Given two integer arrays preorder and inorder where preorder is the preorder traversal of a binary tree and inorder is the inorder traversal of the same tree, construct and return the binary tree.

 

Example 1:

Input: preorder = [3,9,20,15,7], inorder = [9,3,15,20,7]
Output: [3,9,20,null,null,15,7]

Example 2:

Input: preorder = [-1], inorder = [-1]
Output: [-1]

 

Constraints:

  • 1 <= preorder.length <= 3000
  • inorder.length == preorder.length
  • -3000 <= preorder[i], inorder[i] <= 3000
  • preorder and inorder consist of unique values.
  • Each value of inorder also appears in preorder.
  • preorder is guaranteed to be the preorder traversal of the tree.
  • inorder is guaranteed to be the inorder traversal of the tree.

Solution

/**
 * Definition for a binary tree node.
 * function TreeNode(val, left, right) {
 *     this.val = (val===undefined ? 0 : val)
 *     this.left = (left===undefined ? null : left)
 *     this.right = (right===undefined ? null : right)
 * }
 */
/**
 * @param {number[]} preorder
 * @param {number[]} inorder
 * @return {TreeNode}
 */
var buildTree = function(preorder, inorder) {
    const inMap = {};
    inorder.forEach((val, index) => {
        inMap[val] = index;
    });
    return construct(preorder, inorder, 0, inorder.length - 1, 0, inMap);
};

var construct = function(preorder, inorder, start, end, rootIndex, inMap) {
    if (start > end || rootIndex >= preorder.length) {
      return null;
    }

    const root = new TreeNode(preorder[rootIndex]);
    const split = inMap[root.val];
    const shift = split - start; // number of nodes of left subtree

    root.left = construct(preorder, inorder, start, split - 1, rootIndex + 1, inMap);
    root.right = construct(preorder, inorder, split + 1, end, rootIndex + shift + 1, inMap);

    return root;
};

We will implement a DFS solution. We know the first value in preorder must be the root of the tree. Finding the root value in inorder gives us the left and right halves of the two subtrees. Next, split up the tree into subtrees and recursively construct the full tree.

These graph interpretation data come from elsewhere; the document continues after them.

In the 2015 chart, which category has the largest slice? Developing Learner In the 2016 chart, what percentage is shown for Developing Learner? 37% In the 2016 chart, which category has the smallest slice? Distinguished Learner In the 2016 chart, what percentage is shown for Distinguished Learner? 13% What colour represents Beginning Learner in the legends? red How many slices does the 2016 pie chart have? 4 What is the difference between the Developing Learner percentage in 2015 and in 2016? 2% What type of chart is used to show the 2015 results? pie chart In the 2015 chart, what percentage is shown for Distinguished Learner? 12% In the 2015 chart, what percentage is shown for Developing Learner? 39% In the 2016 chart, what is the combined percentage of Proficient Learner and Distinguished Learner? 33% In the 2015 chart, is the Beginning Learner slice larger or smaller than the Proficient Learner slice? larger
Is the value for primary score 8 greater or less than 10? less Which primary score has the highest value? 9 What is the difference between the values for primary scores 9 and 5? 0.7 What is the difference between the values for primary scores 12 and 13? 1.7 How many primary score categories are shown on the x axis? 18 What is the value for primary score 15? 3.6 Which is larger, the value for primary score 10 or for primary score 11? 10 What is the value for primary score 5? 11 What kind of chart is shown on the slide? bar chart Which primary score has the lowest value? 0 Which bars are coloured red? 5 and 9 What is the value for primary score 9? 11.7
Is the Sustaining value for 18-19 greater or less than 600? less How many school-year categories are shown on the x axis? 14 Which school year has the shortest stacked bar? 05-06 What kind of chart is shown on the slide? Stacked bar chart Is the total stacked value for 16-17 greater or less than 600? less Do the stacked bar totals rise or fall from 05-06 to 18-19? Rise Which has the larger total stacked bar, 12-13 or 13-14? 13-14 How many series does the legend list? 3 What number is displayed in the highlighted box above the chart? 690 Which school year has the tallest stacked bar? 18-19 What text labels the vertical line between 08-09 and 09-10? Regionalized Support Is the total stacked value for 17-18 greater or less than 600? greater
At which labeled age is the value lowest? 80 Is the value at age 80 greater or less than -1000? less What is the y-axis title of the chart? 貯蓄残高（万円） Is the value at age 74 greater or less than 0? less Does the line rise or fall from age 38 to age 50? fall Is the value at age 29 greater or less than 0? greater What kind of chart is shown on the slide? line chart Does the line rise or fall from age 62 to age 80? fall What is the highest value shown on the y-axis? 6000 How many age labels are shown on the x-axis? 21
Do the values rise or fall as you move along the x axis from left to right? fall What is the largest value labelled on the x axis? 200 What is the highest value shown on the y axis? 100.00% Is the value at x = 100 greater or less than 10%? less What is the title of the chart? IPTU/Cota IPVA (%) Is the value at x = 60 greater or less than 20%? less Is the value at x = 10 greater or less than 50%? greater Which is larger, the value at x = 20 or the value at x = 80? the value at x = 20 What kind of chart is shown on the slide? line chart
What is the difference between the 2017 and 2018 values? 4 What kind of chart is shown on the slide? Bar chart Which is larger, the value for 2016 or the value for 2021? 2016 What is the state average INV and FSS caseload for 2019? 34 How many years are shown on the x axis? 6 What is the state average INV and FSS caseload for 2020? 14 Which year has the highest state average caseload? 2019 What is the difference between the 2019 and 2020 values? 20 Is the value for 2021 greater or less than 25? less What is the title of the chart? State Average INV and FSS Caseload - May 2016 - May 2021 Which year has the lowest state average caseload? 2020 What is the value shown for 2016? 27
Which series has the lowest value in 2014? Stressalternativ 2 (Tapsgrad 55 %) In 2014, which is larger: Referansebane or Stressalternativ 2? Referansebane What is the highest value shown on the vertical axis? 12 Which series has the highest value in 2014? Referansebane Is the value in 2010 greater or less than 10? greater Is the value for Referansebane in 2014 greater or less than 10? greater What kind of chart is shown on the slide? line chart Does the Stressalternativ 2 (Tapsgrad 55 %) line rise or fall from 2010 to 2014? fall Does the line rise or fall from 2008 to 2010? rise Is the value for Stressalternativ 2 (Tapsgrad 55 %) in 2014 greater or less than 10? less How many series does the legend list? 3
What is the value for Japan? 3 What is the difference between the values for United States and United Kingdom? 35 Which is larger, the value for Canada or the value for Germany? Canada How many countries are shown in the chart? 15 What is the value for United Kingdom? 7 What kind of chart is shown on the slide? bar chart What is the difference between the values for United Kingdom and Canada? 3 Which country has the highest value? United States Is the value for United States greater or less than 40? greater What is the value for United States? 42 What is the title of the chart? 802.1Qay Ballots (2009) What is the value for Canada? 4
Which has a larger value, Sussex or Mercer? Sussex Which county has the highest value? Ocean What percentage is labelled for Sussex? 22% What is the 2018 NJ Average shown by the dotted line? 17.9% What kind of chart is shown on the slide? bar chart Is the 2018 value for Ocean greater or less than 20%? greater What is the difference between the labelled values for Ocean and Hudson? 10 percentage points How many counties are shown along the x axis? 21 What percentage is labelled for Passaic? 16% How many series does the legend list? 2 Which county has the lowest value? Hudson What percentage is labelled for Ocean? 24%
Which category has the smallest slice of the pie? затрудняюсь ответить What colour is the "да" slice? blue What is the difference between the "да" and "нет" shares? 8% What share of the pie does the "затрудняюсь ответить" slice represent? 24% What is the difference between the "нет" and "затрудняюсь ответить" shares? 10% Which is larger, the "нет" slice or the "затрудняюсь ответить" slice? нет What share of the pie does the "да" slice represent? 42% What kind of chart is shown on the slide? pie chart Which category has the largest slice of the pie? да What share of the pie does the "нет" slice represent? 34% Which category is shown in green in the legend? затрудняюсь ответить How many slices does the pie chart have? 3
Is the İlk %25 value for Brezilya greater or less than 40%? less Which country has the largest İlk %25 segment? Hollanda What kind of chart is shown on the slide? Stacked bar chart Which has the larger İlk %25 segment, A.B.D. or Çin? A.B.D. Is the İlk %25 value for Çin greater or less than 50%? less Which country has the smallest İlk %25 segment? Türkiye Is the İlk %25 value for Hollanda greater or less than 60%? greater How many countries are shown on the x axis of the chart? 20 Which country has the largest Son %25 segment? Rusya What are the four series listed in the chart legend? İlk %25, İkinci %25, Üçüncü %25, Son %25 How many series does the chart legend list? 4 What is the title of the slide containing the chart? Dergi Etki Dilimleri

For example, say preorder = [3,9,20,15,7] and inorder = [9,3,15,20,7]. In our first call, the root is 3 (first value of preorder), so we split up inorder at that value. Thus, for our two recursive calls, we use inorder = [9] and inorder = [15, 20, 7]. We do a similar operation to preorder without the first value, by splitting it into two groups of the same size as inorder. In this case, we get preorder = [9] and preorder = [20, 15, 7]. Note that, in the implementation we just keep track of all the indices instead of splitting the array.